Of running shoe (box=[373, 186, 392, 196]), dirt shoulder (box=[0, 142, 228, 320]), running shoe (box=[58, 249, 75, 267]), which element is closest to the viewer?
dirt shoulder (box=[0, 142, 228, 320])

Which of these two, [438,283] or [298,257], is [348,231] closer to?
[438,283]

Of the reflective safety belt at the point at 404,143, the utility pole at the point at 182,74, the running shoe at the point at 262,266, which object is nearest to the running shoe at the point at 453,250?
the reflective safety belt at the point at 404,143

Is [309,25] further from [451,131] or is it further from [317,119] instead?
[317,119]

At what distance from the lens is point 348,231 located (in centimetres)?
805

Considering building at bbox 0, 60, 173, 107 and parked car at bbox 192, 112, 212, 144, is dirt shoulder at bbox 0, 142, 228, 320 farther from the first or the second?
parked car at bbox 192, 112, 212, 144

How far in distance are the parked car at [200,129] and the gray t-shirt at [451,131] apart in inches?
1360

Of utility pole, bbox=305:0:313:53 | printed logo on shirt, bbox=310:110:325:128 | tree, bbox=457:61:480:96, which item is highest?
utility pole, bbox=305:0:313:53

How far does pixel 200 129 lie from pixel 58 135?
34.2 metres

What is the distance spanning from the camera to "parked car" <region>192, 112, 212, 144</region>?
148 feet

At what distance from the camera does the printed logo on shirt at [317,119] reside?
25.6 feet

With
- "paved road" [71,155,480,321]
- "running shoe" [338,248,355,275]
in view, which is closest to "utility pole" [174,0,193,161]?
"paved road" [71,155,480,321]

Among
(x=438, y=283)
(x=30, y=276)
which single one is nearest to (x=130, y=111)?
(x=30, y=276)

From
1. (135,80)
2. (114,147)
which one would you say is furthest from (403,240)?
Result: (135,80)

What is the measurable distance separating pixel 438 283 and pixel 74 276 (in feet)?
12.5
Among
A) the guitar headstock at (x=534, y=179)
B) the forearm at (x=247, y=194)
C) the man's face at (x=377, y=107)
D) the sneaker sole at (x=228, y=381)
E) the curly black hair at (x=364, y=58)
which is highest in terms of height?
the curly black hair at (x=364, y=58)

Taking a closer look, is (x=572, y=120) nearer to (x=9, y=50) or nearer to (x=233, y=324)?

§ Task requirements
Give these lines again with every "running shoe" changed to "sneaker", leaving everything else as it is.

§ Solution for this exercise
Of sneaker (box=[373, 186, 392, 196]), dirt shoulder (box=[0, 142, 228, 320]), sneaker (box=[58, 249, 75, 267]), which element is closest to the viewer?
dirt shoulder (box=[0, 142, 228, 320])

Which of these two, [438,283] or [298,257], is [348,231] closer to?
[438,283]

Of the reflective safety belt at the point at 404,143, the utility pole at the point at 182,74, the sneaker at the point at 262,266, which object is nearest to the sneaker at the point at 453,250?
the reflective safety belt at the point at 404,143

Is [309,25] further from [451,131] or is it further from [317,119] instead?
[317,119]

At what distance from the lens is point 348,231 located (in centimetres)?
805

Considering building at bbox 0, 60, 173, 107 and parked car at bbox 192, 112, 212, 144, is dirt shoulder at bbox 0, 142, 228, 320 farther from the first or the second?
parked car at bbox 192, 112, 212, 144

How far in distance are the parked car at [200,129] and the gray t-shirt at [451,131] apart in inches?
1360

Of utility pole, bbox=305:0:313:53 | printed logo on shirt, bbox=310:110:325:128 | tree, bbox=457:61:480:96, which item is highest?
utility pole, bbox=305:0:313:53

How far does pixel 200 129 lie from pixel 58 135?
34.2 metres

What is the distance spanning from the camera to "parked car" <region>192, 112, 212, 144</region>?
148 feet

At what distance from the camera does the printed logo on shirt at [317,119] reside?
25.6 feet

With
- "paved road" [71,155,480,321]
- "sneaker" [338,248,355,275]
in view, which is closest to "utility pole" [174,0,193,161]?
"paved road" [71,155,480,321]

Among
(x=438, y=283)
(x=30, y=276)
which single one is nearest to (x=130, y=111)?
(x=30, y=276)

From
1. (135,80)
2. (114,147)
which one would you say is furthest from (403,240)?
Result: (135,80)

What is the measurable distance separating pixel 438 283 and pixel 74 276 (in feet)?
12.5
Among
A) the guitar headstock at (x=534, y=179)
B) the forearm at (x=247, y=194)
C) the man's face at (x=377, y=107)
D) the sneaker sole at (x=228, y=381)
E) the curly black hair at (x=364, y=58)
which is highest in terms of height?
the curly black hair at (x=364, y=58)

Taking a closer look, is (x=572, y=120) nearer to (x=9, y=50) or nearer to (x=233, y=324)?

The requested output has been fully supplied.